• [Selected text]:

☆ ☆ ☆ ☆ ☆ ☆ ☆

Butterfly Brains Could Show Us Secrets of Magnetic Navigation

Monarch butterflies may hold the key to one of biology's biggest unsolved puzzles: how animals tap into Earth's magnetic field to find their way. In Texas, neurobiologist Robin Grob is performing microsurgery on monarchs, sliding hair-thin electrodes into their brains, then tethering them in an outdoor flight simulator that can alter magnetic fields. The goal is to catch neurons in the act of responding to magnetism as the insects attempt their usual southwest migration, per the New York Times. It's a delicate, trial-and-error process: the butterflies must survive surgery, behave as if they're truly migrating, and produce readable signals from just a handful of neurons in a brain with roughly 100 million.

☆ ☆ ☆ ☆ ☆ ☆ ☆

(Collected data entries)

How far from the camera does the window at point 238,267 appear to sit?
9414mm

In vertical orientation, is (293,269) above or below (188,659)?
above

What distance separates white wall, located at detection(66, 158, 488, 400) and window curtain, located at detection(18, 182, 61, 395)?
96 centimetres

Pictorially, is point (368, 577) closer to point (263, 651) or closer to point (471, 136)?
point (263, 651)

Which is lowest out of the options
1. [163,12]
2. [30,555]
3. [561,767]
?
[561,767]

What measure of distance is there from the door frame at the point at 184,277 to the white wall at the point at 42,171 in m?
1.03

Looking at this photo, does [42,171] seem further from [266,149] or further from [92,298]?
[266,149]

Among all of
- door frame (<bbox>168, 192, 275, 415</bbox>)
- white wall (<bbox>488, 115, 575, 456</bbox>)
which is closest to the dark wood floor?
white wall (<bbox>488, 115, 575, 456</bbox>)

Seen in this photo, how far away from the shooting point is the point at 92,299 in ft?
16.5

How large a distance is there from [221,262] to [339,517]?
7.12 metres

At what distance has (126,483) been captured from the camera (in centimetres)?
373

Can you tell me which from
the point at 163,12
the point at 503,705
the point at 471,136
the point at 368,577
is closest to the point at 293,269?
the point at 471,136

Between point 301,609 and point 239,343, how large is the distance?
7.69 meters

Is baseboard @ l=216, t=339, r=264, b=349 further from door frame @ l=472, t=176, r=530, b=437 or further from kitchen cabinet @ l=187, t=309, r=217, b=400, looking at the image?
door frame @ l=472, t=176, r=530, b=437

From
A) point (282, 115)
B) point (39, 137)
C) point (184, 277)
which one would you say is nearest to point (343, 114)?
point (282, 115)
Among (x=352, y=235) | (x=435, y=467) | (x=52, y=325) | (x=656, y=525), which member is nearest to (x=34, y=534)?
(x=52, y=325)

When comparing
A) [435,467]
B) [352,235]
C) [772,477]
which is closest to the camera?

☆ ☆ ☆ ☆ ☆ ☆ ☆

• [Things to do]:
(a) In the article on monarch butterflies and magnetic navigation, what does Robin Grob slide into the butterflies' brains?
(b) Carry on the article about monarch butterflies and magnetic navigation from the point where it stops.

• [Responses to the exercise]:
(a) Hair-thin electrodes.

(b)
Scientists have long known that monarchs use the sun and polarized light to navigate thousands of miles from Canada to Mexico, but the existence and mechanics of a "magnetic sense" in insects remain disputed. Some researchers, including German biologist Henrik Mouritsen, say their experiments show no magnetic compass in monarchs. Others argue the opposite and are closing in on the molecular and genetic machinery that might underlie such a sense. Work led by Texas A&M chronobiologist Christine Merlin has identified a gene, CRY1, as essential for monarchs' magnetic response, and suggests the sensors likely involve the antennae and eyes. Her team now uses CRISPR to disable specific genes and see which ones might allow for magnetic navigation.

The research could reach beyond butterflies. If scientists can pinpoint the molecules and neural circuits that let monarchs detect magnetic fields, it could clarify how other migrants—from turtles to birds, and possibly humans—orient over long distances. It might also inform new navigation technologies that function without satellites, using Earth's magnetic field as a constant reference. For now, Grob and collaborators are pursuing the problem from both ends: Merlin's group hunts for the sensors and genes; Grob and colleague Basil el Jundi record how the brain processes whatever those sensors detect. They hope this work will ultimately reveal how life reads a map that's invisible.